Razer’s Project Sophia concept turns your office into a modular computer
Razer is no stranger to the wild prototypes of CES, and CES 2022 is no exception: the company has unveiled its new concept Project Sophia, which aims to transform a full modular desktop into a desktop that looks like a Star trek The LCARS console comes to life.
Razer has had aspirations for modular computers in the past. There was the Christine project of 2014, a precursor of the Sophia project which imagined an office tower built from easily exchangeable Jenga-type bricks. The 2020 Tomahawk took a more practical approach to this concept, based on Intel’s Element NUC designs.
But Project Sophia makes it look like Razer’s design trends have turned to 11. The desktop is designed to feature 13 different interchangeable module slots, where users can add a wide range of different parts: temperature readings, launchers. touchscreen apps, dedicated chat and calendar views, wireless Qi chargers, cup warmers, pen tablets, audio mixers, CPU and GPU monitors, and more. Razer imagines that the modular nature of its IT desktop would allow users to customize it to suit their specific needs and use cases. A streamer, for example, could easily snap into more powerful speakers, microphones, and cameras for streaming, with additional screens to monitor their subscribers’ chat, while a video editor could add mixer modules and editing sound to concentrate on the job.
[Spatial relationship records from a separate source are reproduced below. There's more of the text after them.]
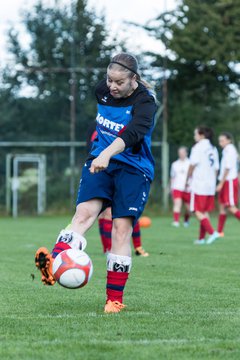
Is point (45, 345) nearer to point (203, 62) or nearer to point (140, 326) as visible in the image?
point (140, 326)

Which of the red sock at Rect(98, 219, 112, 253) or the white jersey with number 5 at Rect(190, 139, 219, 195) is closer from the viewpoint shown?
the red sock at Rect(98, 219, 112, 253)

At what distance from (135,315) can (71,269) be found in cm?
58

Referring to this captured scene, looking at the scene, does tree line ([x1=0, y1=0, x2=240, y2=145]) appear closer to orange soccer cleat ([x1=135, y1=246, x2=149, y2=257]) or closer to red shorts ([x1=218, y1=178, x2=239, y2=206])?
red shorts ([x1=218, y1=178, x2=239, y2=206])

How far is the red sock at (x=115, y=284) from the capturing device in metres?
6.47

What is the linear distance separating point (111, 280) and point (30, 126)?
22.8 m

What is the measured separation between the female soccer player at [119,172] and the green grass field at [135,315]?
15.2 inches

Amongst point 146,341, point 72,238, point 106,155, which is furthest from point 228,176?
point 146,341

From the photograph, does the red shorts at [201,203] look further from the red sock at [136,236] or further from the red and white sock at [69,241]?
the red and white sock at [69,241]

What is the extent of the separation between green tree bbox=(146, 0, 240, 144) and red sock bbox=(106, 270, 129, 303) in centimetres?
2390

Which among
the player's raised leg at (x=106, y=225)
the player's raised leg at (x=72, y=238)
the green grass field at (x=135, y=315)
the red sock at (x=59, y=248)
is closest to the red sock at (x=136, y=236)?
the player's raised leg at (x=106, y=225)

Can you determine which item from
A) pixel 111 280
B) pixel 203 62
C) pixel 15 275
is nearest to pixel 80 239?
pixel 111 280

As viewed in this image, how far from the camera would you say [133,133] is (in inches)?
246

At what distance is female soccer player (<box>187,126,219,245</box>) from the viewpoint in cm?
1495

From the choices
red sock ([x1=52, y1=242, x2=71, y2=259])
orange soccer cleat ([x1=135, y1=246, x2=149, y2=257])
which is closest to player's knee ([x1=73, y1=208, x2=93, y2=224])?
red sock ([x1=52, y1=242, x2=71, y2=259])
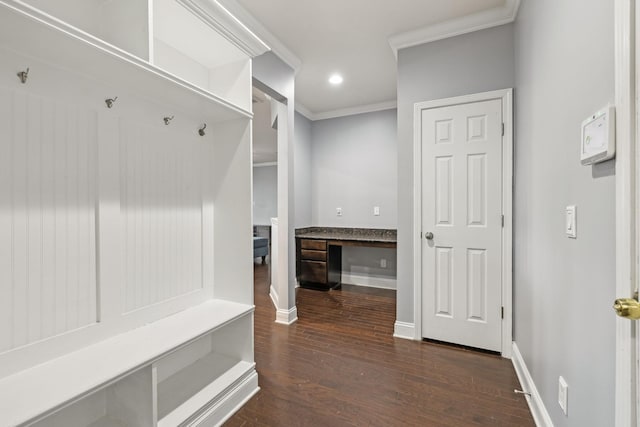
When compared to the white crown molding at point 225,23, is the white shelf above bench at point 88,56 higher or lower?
lower

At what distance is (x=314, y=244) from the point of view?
3.94 m

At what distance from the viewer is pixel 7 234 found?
107 centimetres

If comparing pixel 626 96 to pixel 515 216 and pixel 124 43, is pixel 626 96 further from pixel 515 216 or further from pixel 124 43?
pixel 124 43

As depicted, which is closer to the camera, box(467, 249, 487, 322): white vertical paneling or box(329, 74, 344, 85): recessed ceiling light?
box(467, 249, 487, 322): white vertical paneling

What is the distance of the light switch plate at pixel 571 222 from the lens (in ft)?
3.72

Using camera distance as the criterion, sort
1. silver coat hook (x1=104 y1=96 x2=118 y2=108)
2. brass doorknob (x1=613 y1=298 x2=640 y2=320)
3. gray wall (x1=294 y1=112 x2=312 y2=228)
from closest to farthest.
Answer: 1. brass doorknob (x1=613 y1=298 x2=640 y2=320)
2. silver coat hook (x1=104 y1=96 x2=118 y2=108)
3. gray wall (x1=294 y1=112 x2=312 y2=228)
As for the “PC” part itself, Razer’s concept is that it is also integrated into the desktop, in a bespoke, magnetically attached chassis that can be easily removed so that users can swap parts when. they get a new processor or GPU. Everything is attached to a massive OLED panel (either 65 inches or 77 inches) to display your games in the best possible quality. And of course, there’s a lot of Chroma RGB lighting from Razer – it’s still a gaming PC, after all, even if it looks like a desktop.
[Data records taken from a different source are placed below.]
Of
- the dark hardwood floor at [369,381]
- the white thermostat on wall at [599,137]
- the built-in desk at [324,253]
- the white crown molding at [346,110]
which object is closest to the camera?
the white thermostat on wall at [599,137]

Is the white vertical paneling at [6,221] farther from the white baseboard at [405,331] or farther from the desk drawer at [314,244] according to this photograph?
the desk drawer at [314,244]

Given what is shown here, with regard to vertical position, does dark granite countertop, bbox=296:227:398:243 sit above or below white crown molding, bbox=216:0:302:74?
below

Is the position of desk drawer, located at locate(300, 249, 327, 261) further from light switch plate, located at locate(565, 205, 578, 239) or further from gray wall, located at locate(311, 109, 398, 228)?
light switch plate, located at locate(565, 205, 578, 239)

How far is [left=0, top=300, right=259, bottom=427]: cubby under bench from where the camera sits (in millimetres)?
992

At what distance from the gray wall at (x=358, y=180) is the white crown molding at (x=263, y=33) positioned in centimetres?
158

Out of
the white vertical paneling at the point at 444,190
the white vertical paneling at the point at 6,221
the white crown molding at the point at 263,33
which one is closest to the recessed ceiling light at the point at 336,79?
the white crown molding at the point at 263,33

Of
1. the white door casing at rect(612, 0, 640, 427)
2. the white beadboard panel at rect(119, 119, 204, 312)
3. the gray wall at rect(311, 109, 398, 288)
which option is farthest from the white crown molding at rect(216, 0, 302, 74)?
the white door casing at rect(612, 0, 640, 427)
Of course, Razer’s history of flashy prototypes at CES is usually just that: a series of whimsical one-off projects presented each year as an example of the potential for future PCs or gaming accessories that hardly ever turn into real products. And looking at the flashy renders of Project Sophia, it’s hard to imagine another fate for the idea that Razer’s product graveyard alongside previous storefronts like the 2014 Christine Modular Project, the Triple Screen Valerie Project from 2017 or the 2018 Linda Telephone Docking Project.
Modular computing devices are difficult. Even the fairly standardized world of building ordinary PCs is full of different specifications for SSDs, motherboard sockets, and RAM. Owner systems are even more difficult – remember Google’s ill-fated Ara modular smartphone project? The only way something like Project Sophia would exist is for Razer to be prepared to build all of the mods and accessories themselves. And even if he is ready to do that, it’s hard to imagine the cost would be anything less than astronomical, especially compared to the perfectly functional alternative of “buying normal accessories and having them sit on a normal desk.”
Yet, as is the case with most of Razer’s CES concepts, it’s always cool to see that the company is ready to explore whimsical ideas like the futuristic Project Sophia desktop. Even in the probable event that the computer desk concept never sees the light of day commercially, it shows that Razer is always willing to think outside the box when it comes to new designs and ideas. And who knows? Maybe the future of computing is really built into an office.